### What the exercise asks
The tail of the records, from the line containing "scientific name: Ursus americanus" through the final line, should be printed exactly and on its own.

Saved entries:

● ● ● ● ●

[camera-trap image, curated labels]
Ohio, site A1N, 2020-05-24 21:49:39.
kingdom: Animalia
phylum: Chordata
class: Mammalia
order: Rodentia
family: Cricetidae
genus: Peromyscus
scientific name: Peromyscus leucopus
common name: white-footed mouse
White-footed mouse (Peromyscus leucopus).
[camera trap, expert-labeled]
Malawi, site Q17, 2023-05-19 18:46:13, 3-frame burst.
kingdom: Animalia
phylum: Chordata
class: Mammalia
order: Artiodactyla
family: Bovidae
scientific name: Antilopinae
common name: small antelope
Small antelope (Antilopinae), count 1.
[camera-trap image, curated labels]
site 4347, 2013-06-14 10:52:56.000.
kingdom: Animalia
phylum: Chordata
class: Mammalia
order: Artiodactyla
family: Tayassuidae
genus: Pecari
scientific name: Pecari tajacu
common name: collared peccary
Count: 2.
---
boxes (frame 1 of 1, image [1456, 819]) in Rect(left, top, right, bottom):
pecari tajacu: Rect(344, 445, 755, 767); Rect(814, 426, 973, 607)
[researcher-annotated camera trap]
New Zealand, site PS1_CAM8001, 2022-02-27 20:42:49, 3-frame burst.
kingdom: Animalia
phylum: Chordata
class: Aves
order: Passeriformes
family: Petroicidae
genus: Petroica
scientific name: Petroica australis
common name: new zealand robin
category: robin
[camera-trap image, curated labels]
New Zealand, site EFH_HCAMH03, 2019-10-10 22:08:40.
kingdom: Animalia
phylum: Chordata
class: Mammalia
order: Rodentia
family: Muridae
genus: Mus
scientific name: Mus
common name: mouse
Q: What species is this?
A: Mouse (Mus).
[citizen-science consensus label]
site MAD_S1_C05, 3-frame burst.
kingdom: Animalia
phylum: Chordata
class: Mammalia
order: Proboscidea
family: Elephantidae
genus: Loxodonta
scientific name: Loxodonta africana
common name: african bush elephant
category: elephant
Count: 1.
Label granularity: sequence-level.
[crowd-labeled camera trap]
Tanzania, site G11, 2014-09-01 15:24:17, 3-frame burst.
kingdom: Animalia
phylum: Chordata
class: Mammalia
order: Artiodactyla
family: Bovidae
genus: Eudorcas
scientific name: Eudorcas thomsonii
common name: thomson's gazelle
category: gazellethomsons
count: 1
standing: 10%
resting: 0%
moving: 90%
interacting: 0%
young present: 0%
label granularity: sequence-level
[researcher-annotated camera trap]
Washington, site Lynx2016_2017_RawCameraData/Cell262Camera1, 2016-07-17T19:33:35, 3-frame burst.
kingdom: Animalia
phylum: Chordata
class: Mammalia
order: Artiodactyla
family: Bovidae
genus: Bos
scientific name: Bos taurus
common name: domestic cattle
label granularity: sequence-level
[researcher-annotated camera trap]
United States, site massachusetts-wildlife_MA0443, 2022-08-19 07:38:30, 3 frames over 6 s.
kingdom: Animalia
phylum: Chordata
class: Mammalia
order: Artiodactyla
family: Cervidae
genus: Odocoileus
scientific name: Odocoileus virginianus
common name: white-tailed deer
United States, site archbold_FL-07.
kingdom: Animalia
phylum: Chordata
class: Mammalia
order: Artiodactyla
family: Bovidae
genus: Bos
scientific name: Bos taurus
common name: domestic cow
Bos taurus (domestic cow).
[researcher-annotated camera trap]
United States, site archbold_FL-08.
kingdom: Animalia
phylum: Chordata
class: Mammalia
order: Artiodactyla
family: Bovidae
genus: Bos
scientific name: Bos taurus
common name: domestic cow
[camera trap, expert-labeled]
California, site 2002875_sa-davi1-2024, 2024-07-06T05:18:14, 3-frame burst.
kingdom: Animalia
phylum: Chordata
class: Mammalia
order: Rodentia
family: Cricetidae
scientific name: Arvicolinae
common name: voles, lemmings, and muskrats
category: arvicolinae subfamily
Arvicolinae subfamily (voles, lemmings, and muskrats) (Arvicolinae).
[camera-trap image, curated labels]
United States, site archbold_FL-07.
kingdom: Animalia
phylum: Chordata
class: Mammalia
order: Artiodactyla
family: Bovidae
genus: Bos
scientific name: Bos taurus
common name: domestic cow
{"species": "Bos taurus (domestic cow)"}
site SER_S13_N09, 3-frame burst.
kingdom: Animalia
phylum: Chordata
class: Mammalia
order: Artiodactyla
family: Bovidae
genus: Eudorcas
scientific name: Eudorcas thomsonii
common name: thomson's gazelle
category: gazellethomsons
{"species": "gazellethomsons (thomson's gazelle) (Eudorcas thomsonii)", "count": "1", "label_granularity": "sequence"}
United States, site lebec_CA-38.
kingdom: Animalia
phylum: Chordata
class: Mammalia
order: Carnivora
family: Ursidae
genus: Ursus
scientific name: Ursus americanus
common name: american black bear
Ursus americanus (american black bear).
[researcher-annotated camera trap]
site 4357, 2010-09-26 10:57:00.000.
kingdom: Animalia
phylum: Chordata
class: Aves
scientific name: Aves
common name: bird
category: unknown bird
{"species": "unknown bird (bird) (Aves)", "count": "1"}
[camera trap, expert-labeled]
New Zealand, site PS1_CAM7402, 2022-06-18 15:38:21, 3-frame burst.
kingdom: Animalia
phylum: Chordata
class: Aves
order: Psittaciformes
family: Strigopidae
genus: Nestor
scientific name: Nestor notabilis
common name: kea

● ● ● ● ●

### Finished task
scientific name: Ursus americanus
common name: american black bear
Ursus americanus (american black bear).
[researcher-annotated camera trap]
site 4357, 2010-09-26 10:57:00.000.
kingdom: Animalia
phylum: Chordata
class: Aves
scientific name: Aves
common name: bird
category: unknown bird
{"species": "unknown bird (bird) (Aves)", "count": "1"}
[camera trap, expert-labeled]
New Zealand, site PS1_CAM7402, 2022-06-18 15:38:21, 3-frame burst.
kingdom: Animalia
phylum: Chordata
class: Aves
order: Psittaciformes
family: Strigopidae
genus: Nestor
scientific name: Nestor notabilis
common name: kea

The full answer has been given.